Aujourd’hui je suis enfin allée voir Anna Karenine au cinéma. Et en VO s’il vous plait ! Ca fait plus d’un mois qu’il est sorti, mais entre les révisions, les partiels, les fêtes de fin d’année, la vie sociale, impossible de trouver le temps d’y aller. Surtout qu’il y a qu’une séance ou deux par jour, et évidemment elles ne coïncidaient pas du tout avec mon temps libre, sinon ce n’est pas drôle.

Le film commence par un homme qui commet un adultère. Il se trouve être le frère d’Anna Karenine qui va laisser son mari et son fils à Saint-Pétersbourg pour se rendre à Moscou afin de réconforter sa belle-sœur. Malheureusement pour elle, ou heureusement selon le point de vue, elle va y faire la rencontre d’un homme, le comte Alexis Vronski qui va très vite devenir son amant. Dans la foulée, les rumeurs vont commencer à courir sur elle et Vronski dans la haute société russe, au grand dam de son mari. Au final l’histoire est assez banale au premier abord. Combien de films sortent tous les ans sur ce genre de thème ? Néanmoins je me suis régalée devant ce film et ce, malgré quelques longueurs. J’ai aimé le jeu de Keira qui passe d’une épouse dévouée au début du film, à une maitresse passionnée et tout aussi dévouée. Je trouve que ce genre de rôle lui convient très bien, je l’aime bien plus ici ou dans reviens-moi ou orgueil et préjugés par exemple que dans pirates des caraïbes. Elle joue à merveille la femme brisée par les rumeurs (totalement fondées), l’humiliation due au fait que tout le monde connait sa liaison. Elle tente de montrer qu’elle est une femme forte, mais toute la haute société la méprise. Au final elle renonce. Elle renonce au divorce, elle renonce à sa réputation, elle se laisse dévorer par sa passion pour Vronski et elle sombre doucement dans la folie et le désespoir.

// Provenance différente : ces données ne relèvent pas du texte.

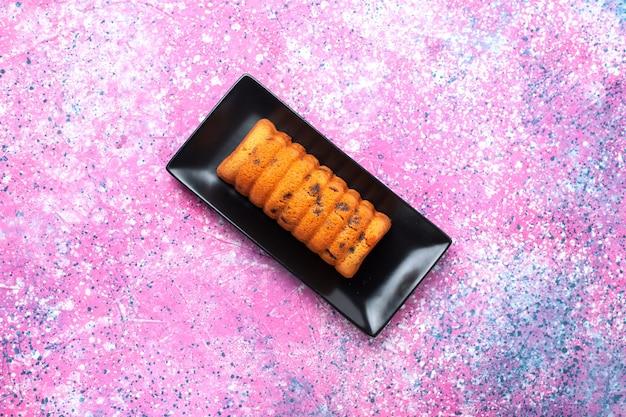 Вид сверху вкусный испеченный торт внутри черной формы для торта на розовом фоне.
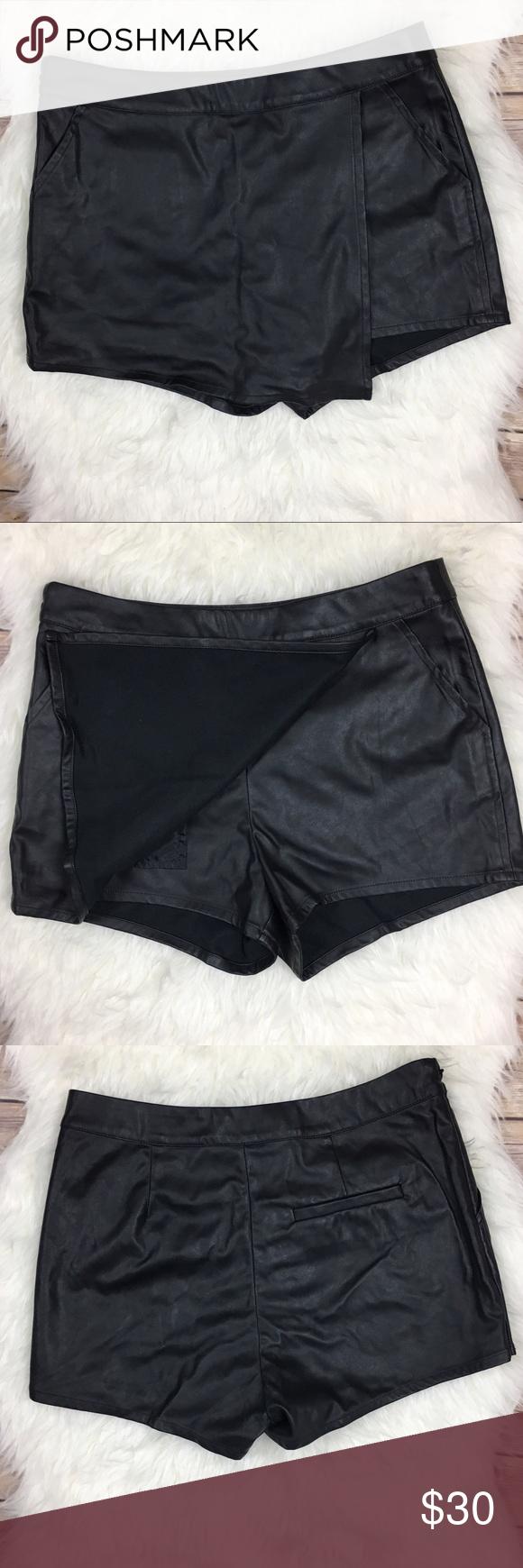 "H&M Black Faux Leather Skort H&M Black Faux Leather Skort. Size 8 100% Polyester measurements laying flat waist 15"" length 12"" rise 9.5"" inseam 2"". H&M Shorts Skorts"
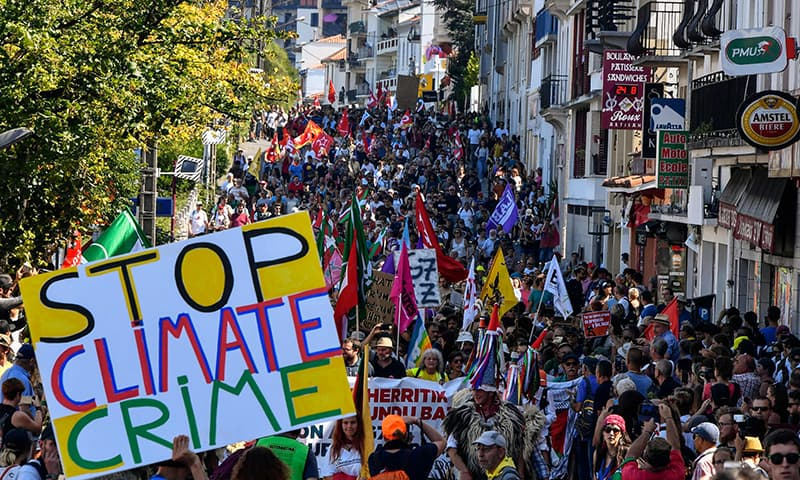 A placard reading 'stop climate crime' is seen as demonstrators take part in a march in Hendaye, south-west France on Saturday to protest against the annual G7 Summit attended by the leaders of the world's seven richest democracies, Britain, Canada, France, Germany, Italy, Japan and the United States. — AFP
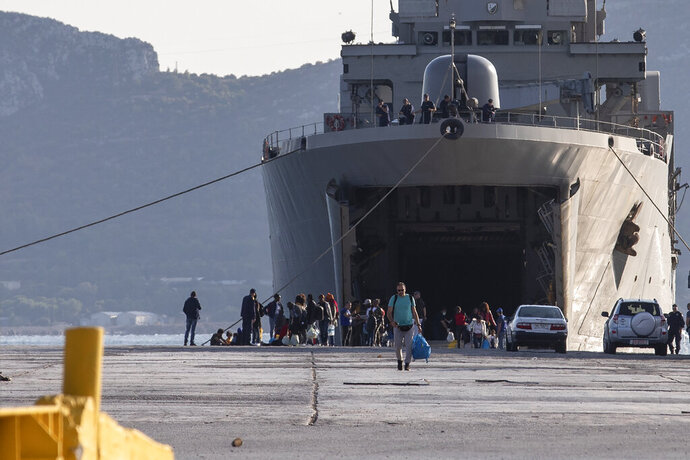 Migrants wait outside a military vessel after their disembarkation at the port of Elefsina, near Athens, on Saturday, Nov. 2, 2019. The transfer of migrants from overcrowded camps on the islands to the Greek mainland continued this weekend, with 415 arriving Saturday afternoon at the port of Elefsina west of Athens and at least another 400 expected Sunday or early Monday. (AP Photo/Yorgos Karahalis)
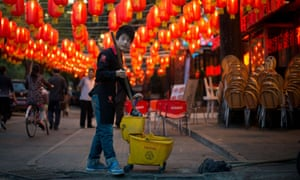 A restaurant worker cleans beneath lanterns hanging above a street ahead of the Mid Autumn Festival in Beijing.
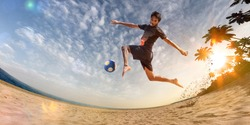 Beach soccer player in action. Sunny beach wide angle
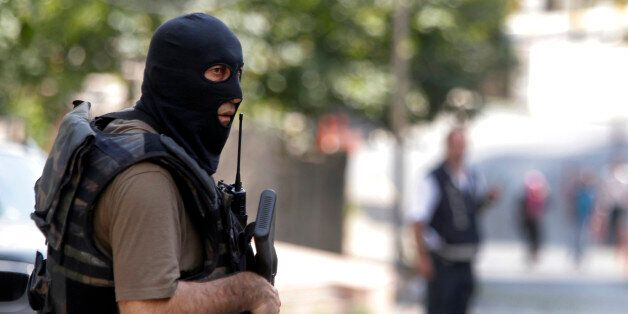 A masked Turkish police officer secures a road leading to the U. S. Consulate building in Istanbul, Monday,...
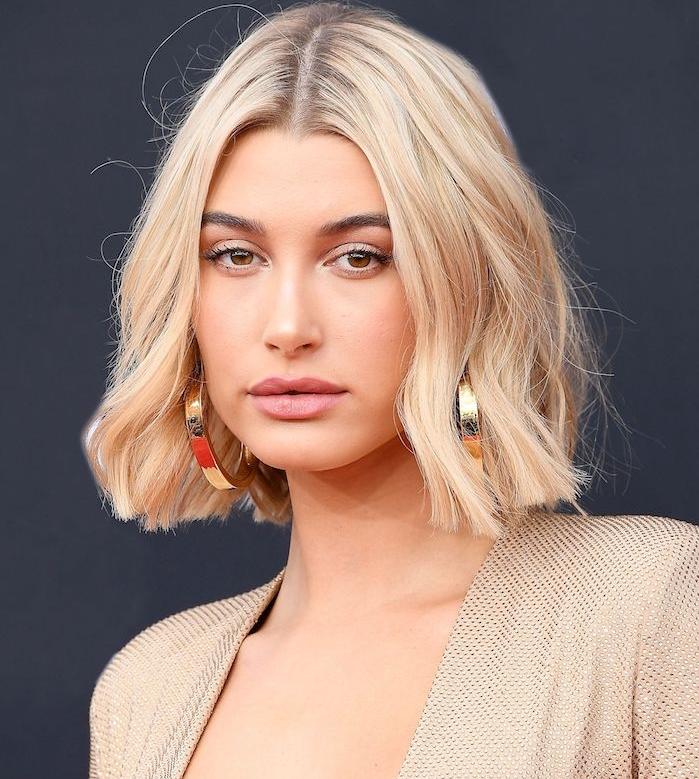 maquillage nude en combinaison avec une coiffure carré ondulé blond et raie au milieu, boucles d oreille or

Elle peut nous émouvoir quand elle demande à Vronski si il l’aime, nous exaspérer quand elle fait une crise de jalousie/hystérie, nous faire pleurer quand elle tente de garder la tête haute face au mépris et à la disgrâce.

Son personnage est en totale opposition à celui de son mari, interprété par Jude Law, qui a été vachement enlaidit pour le rôle, au grand dam des fangirls. Il joue l’époux droit, honnête, prêt à la croire si elle lui dit qu’elle ne ressent rien pour Vronski, prêt à lui pardonner ses fautes, même ! Malheureusement sa bonté n’est pas récompensée. J’ai aimé l’antagonisme de leurs deux personnalités. Et au milieu il y a Vronski, joueur, séducteur avec toutes les femmes, et là il est pris à son propre piège, il tombe éperdument amoureux d’Anna et est prêt à tout pour elle. Même quand elle se montre ultrachiante.

La réalisation est un peu surprenante au début, on sent que le réalisateur (Joe Wright) s’est fait plaisir, mais au final ça ajoute une touche d’originalité. Le film est raconté dans une sorte de théâtre et les décors des différentes scènes s’enchainent les uns à la suite des autres. C’est perturbant au début, mais c’est magnifique, surtout sur grand écran. Puis les costumes, mon dieu, ils sont à tomber. Ils font vraiment regretter de ne pas être née à cette époque. Bon sauf que Keira est vraiment trop maigre et manque de poitrine, du coup certaines de ses robes se barraient un peu en haut. Ce fail. Les scènes de bal et les chorégraphies sont spectaculaires.

Anna Karénine n’a malheureusement pas reçu hier soir le Golden Globe de la meilleure musique de film et pourtant il le mérite, elle était parfaite, je vais me procurer l’OST dès que possible, et j’espère vraiment qu’il aura au moins les oscars de meilleurs costumes et meilleurs décors, car même si l’histoire de vous passionne pas d’un point de vue visuel ce film est une pure merveille.

Pour finir, je suis juste choquée de l’enlaidissement de Jude Law, mais aussi celui de Matthew MacFadyen, que j’ai cherché pendant tout le film et n’ai absolument pas reconnu dans le rôle du frère d’Anna (dont j’ai zappé le nom, oups). Et je viens d’apprendre que Vronski a failli être interprété par Robert Pattinson. Eh ben, on l’a échappé belle ! Non parce qu’il faut l’avouer, sans le charisme et la belle petite gueule d’Aaron Taylor-Johnson on comprendrait beaucoup moins l’intérêt d’Anna.

Je me suis régalée et je vais certainement bientôt lire le livre. J’espère qu’il vous plaira/a plu autant qu’à moi.